The response should repeat word for word every line below from the one with "Snowman Cupcake 4-1" to the one with "Download Gumball |", inclusive, and nothing else; leave pictures out.

__EXERCISE MATERIALS__.
"""

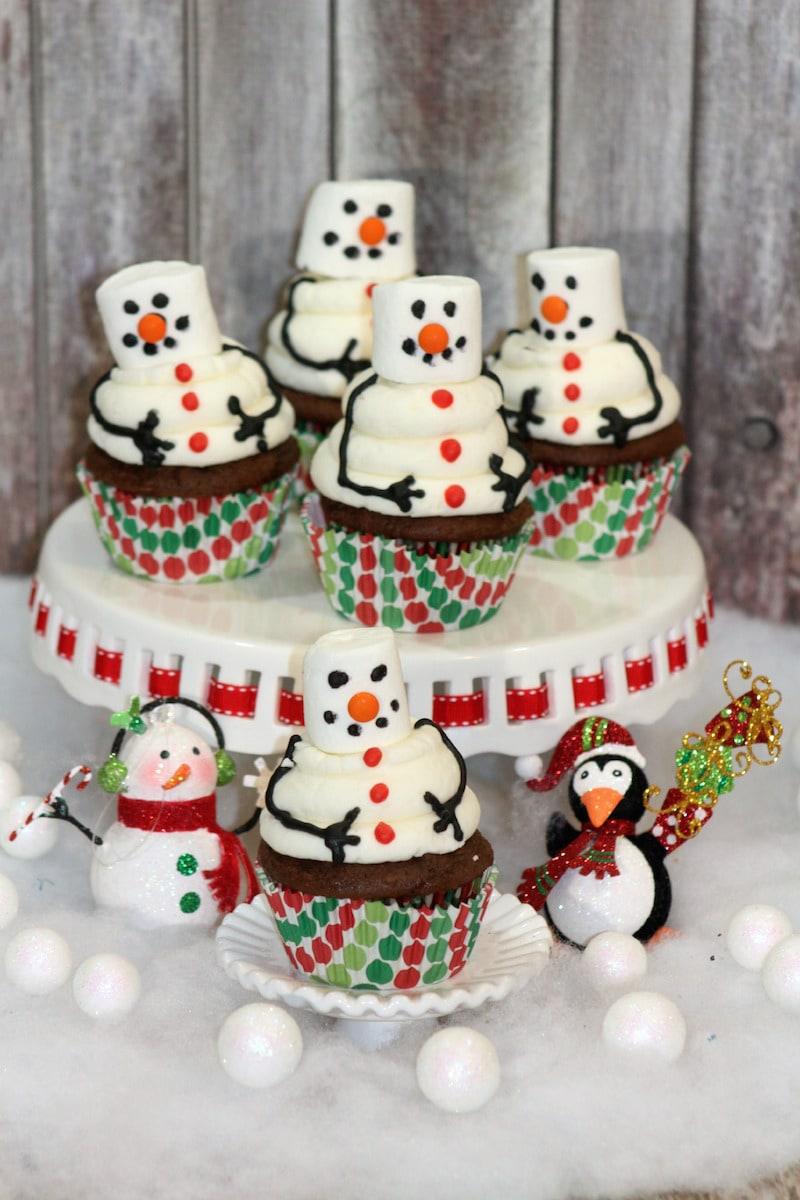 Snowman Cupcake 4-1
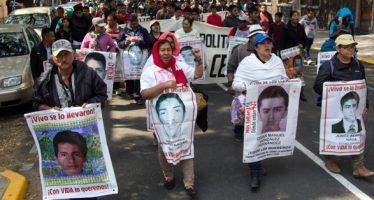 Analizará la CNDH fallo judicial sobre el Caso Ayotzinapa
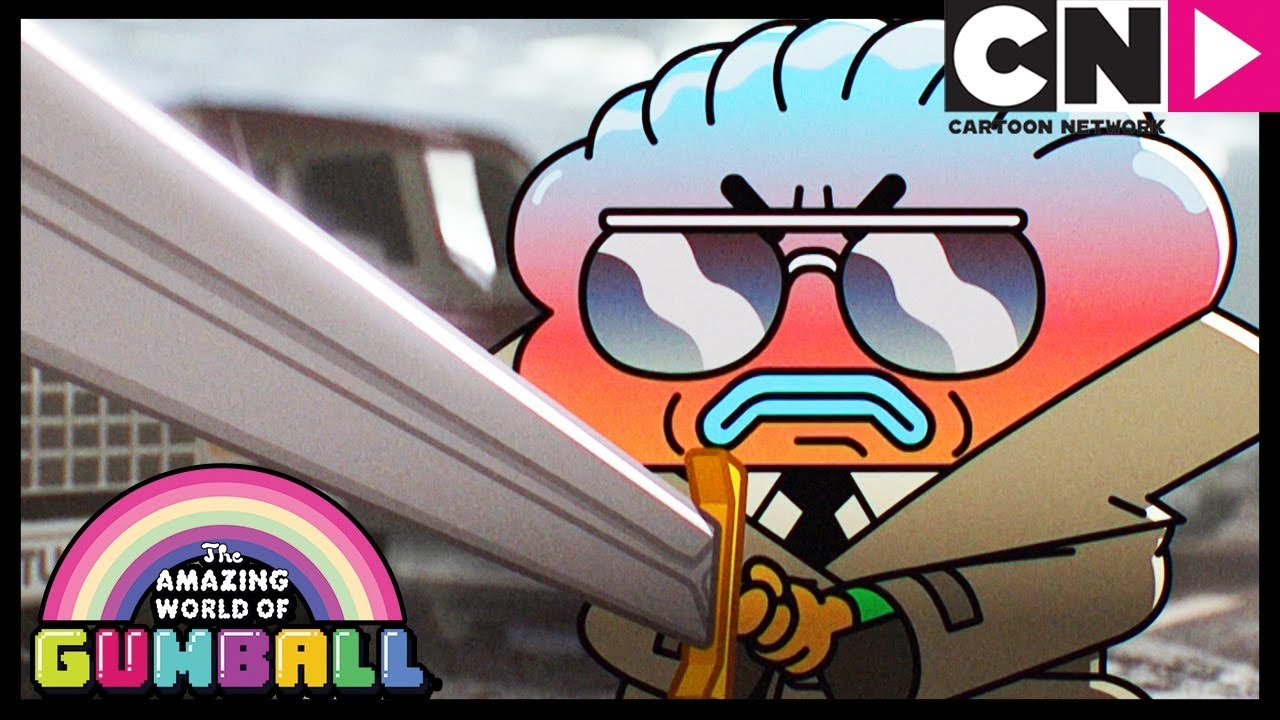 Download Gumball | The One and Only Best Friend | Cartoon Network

"""
"""

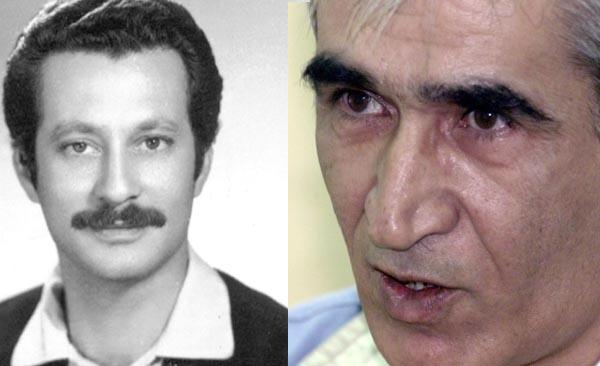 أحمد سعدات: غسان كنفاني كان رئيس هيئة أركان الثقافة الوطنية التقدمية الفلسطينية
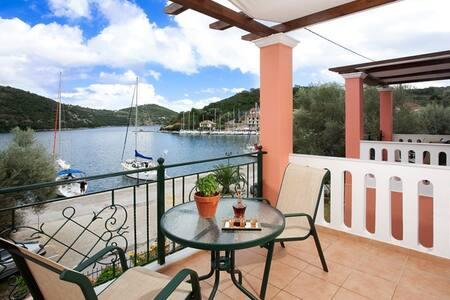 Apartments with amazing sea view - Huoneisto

"""
"""

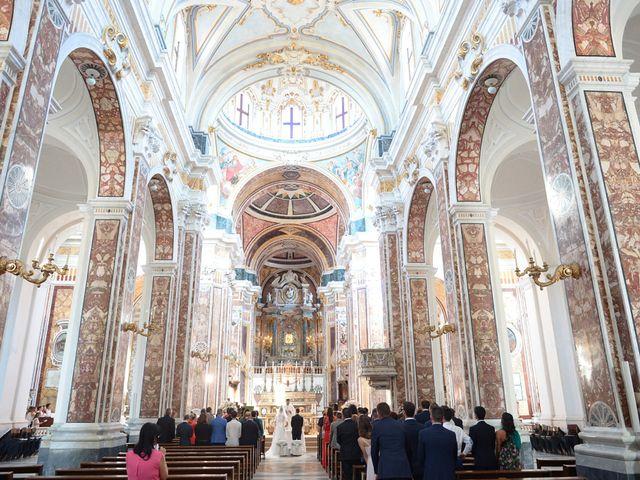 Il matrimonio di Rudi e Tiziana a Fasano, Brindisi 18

"""

__EXERCISE ANSWER__.
 Snowman Cupcake 4-1
 Analizará la CNDH fallo judicial sobre el Caso Ayotzinapa
 Download Gumball | The One and Only Best Friend | Cartoon Network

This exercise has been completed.